Example 2.19, Page 76.  Find   limit(f(z), z = 1+i)   for   f(z) = (z^2-2*i)/(z^2-2*z+2)  .

> f:='f': z:='z':
f := z -> (z^2 - 2*I)/(z^2 - 2*z + 2):
`f(z) ` = f(z);
fun := f(1+I):
`f(1+I) ` = undefined;
`However,`;
lim := limit(f(z) ,z=1+I):
`limit  f(z)  as  z->1+i ` = lim;

`f(z) ` = (z^2-2*I)/(z^2-2*z+2)

Error, (in f) numeric exception: division by zero

`f(1+I) ` = undefined

`However,`

`limit f(z) as z->1+i ` = 1-I

> f:='f': F:='F': z:='z': Z :='Z':
f := z -> (z^2 - 2*I)/(z^2 - 2*z + 2):
fact := factor(f(Z)):
F := z -> subs(Z=z,fact):
`f(z) ` = f(z);
`Simplify the function.`;
`F(z) ` = F(z); ` `;
`Evaluate F(z) at  z = 1+i`;
`F(1+i) ` = F(1+I);

`f(z) ` = (z^2-2*I)/(z^2-2*z+2)

`Simplify the function.`

`F(z) ` = (z+(1+I))/(z+(-1+I))

` `

`Evaluate F(z) at z = 1+i`

`F(1+i) ` = 1-I

>

End of Section 2.4.

··········

→ **GOAL OF THE EXERCISE**: Please list every command the limit worksheet calls in its input lines, leaving out the functions f and F that it defines itself.

→ **Rows from a spatial reasoning dataset**:
··········

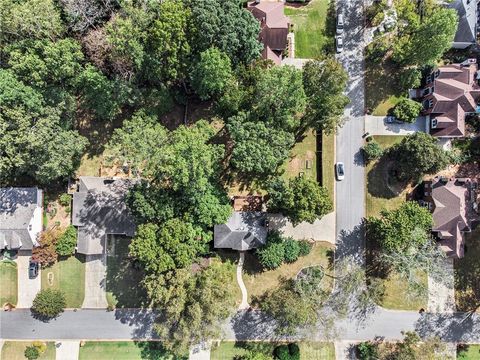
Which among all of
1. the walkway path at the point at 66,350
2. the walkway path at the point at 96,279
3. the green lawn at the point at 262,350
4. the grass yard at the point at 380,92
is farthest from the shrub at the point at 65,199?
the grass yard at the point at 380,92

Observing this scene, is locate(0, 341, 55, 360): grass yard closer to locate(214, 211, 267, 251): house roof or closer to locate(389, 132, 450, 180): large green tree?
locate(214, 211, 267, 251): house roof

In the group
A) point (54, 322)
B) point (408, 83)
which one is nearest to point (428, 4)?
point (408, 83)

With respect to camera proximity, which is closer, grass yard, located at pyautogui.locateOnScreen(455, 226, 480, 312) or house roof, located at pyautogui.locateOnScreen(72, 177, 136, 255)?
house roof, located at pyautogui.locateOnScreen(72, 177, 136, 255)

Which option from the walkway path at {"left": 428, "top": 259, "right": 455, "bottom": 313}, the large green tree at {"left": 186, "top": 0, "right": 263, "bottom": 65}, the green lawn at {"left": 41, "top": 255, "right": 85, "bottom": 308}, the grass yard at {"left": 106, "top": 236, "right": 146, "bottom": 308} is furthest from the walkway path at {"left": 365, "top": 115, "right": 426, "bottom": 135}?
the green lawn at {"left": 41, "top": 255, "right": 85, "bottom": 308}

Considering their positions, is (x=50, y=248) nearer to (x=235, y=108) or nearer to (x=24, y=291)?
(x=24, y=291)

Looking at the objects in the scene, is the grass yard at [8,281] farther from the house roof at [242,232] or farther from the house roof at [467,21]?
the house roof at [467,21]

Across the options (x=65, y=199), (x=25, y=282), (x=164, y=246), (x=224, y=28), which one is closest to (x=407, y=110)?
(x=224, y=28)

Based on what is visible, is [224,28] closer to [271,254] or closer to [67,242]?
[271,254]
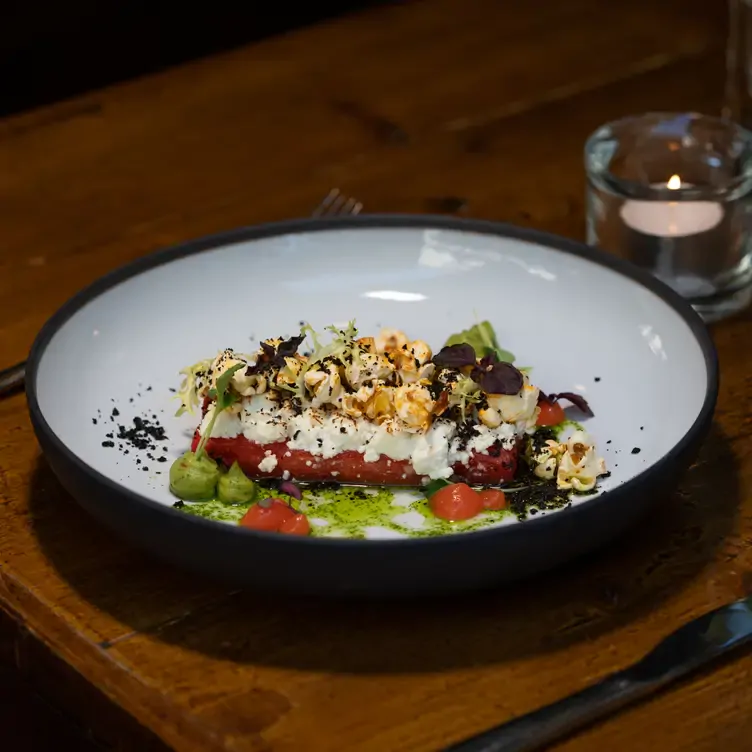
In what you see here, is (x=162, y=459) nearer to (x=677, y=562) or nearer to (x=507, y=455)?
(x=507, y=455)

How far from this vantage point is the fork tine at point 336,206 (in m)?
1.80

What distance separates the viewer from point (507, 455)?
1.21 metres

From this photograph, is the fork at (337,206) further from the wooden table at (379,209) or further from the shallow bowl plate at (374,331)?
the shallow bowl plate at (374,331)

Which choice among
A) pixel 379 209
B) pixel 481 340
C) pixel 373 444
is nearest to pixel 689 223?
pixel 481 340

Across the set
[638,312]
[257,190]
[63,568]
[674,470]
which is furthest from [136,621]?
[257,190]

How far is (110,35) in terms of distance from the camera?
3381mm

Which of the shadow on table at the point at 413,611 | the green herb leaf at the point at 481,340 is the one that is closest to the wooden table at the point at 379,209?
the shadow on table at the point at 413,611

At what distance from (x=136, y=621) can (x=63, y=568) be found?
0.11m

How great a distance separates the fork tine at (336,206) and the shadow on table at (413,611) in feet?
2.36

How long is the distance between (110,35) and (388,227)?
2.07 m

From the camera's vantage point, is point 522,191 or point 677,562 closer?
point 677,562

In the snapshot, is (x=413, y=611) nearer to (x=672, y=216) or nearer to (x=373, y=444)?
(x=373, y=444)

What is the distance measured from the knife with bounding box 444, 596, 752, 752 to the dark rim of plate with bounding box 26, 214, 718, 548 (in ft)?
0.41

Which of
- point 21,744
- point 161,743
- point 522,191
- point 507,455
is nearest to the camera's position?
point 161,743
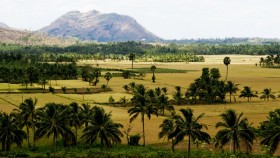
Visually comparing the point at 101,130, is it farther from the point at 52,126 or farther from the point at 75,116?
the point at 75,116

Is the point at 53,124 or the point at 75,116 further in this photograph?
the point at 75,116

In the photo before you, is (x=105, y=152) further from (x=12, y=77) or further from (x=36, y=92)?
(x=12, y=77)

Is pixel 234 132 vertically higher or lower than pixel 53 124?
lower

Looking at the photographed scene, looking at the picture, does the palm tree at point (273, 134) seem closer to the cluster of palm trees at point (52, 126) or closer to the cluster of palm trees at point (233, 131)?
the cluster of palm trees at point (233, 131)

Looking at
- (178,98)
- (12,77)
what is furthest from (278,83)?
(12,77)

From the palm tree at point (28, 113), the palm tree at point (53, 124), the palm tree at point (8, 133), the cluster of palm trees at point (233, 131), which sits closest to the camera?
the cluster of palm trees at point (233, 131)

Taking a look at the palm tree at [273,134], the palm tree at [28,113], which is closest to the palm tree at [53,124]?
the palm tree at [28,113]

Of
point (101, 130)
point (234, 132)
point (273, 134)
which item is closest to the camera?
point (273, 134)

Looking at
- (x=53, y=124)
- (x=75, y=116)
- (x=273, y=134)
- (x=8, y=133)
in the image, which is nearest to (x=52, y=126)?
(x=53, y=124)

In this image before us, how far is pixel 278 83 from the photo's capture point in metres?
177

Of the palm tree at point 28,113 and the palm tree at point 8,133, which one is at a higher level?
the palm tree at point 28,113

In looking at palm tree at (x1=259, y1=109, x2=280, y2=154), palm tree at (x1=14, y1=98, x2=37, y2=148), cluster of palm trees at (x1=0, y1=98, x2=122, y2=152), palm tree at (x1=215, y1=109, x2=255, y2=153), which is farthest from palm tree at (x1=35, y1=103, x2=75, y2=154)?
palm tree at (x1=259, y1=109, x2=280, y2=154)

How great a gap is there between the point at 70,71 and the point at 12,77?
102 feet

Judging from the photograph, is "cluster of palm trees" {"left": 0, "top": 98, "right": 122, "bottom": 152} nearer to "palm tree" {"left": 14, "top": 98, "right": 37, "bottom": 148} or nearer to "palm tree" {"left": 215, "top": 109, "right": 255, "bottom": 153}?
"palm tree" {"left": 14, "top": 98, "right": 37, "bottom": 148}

··········

→ **TASK OUTPUT**: limit, factor, subs